“For I know the plans I have for you,” declares the Lord, “plans to prosper you and not to harm you, plans to give you hope and a future.” – Jeremiah 29:11

Barbados’ Prime Minister Mia Amor Mottley passionately delivered the 16th UNCTAD Raúl Prebisch Lecture – “Invisible Yet Indispensable” – in Geneva, Switzerland, on September 10, 2019. Her message was that, if ever there were a time when the world needed an international order to harness global efforts to tackle challenges too significant for any one nation, it is today. She focused on Climate change and the harmful impact of which is the lived reality for an increasing number of countries. She concluded, it is time to reinvent the international order. One that builds local resilience as well as promotes global competitiveness, for it will not stand if many of its members feel invisible and dispensable.

On October 4, Barbados Today reported that Professor Avinash Persaud, the Government’s chief economic adviser, shared that Barbadians have gone through the worst of the austerity period under the homegrown International Monetary Fund-backed economic restructuring programme. In addition to the restructuring of the national debt, he advised that the government, after public sector layoffs, has embarked on digitizing the public sector and retooling and retraining ex-public workers.
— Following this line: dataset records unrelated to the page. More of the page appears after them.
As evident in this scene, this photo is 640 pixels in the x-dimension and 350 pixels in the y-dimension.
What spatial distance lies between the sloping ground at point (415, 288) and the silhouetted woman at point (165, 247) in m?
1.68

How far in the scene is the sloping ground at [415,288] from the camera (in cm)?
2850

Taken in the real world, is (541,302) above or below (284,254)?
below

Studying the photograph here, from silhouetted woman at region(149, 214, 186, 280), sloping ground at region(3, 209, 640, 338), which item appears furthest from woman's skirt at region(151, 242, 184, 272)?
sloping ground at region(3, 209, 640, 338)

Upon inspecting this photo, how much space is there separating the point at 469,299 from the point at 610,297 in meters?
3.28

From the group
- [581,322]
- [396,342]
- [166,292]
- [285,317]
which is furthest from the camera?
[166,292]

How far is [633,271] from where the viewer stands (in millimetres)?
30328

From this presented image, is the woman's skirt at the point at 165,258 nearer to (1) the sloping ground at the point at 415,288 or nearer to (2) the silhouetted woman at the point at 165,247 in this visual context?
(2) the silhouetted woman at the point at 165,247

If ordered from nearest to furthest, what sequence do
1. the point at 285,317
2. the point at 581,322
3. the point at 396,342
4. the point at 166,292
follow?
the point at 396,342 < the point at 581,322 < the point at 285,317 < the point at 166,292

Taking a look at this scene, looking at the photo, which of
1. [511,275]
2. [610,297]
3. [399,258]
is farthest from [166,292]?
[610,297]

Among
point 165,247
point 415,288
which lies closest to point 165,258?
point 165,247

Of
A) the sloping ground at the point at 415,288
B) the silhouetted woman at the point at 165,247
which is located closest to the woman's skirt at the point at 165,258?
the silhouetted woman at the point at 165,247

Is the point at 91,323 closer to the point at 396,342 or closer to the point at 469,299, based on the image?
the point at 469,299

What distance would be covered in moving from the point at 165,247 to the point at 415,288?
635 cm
The next step in the programme is growing the economy. Professor Persaud said while the focus should be placed on technological developments, entrepreneurship, and youth development, the most critical change required is to shift from being production-driven to a people-driven economy.

There is a home-grown Shepherding Model ready to be implemented. This Model consists of four well-documented systems: (1) The identification and selection of entrepreneurs with export potential projects; (2) the assignment of a shepherd from “Day 1” to implement the Shepherding practice with the support of a well-researched shepherding tool; (3) the attractive and innovative capitalization of an investment fund, which mobilizes private-sector savings for investments; and (4) an integrated seed, equity and working capital fund management system designed to meet the needs of the entrepreneur at every stage along the journey to sustainable success.

The two most essential observations associated with the Shepherding Model are:  (1) the traditional loan instrument is not appropriate for start-up entrepreneurs, and (2) Shepherding mitigates the risk of business failure and hence secures the seed/equity/working capital investment.

The single most important constraint is the appropriate capitalization of the seed/equity/working capital investment fund. The solution for this lies in the Prime Minister’s call for an international order to harness global efforts to tackle challenges too significant for any one nation.

As we escape from the worst of the austerity period under the International Monetary Fund backed Barbados Economic Recovery and Transformation (BERT) program, we emerge to an expectation of better things ahead. The beaming rays of Professor Persaud’s vision, which penetrate an atmosphere of struggle, shed hope for a better future.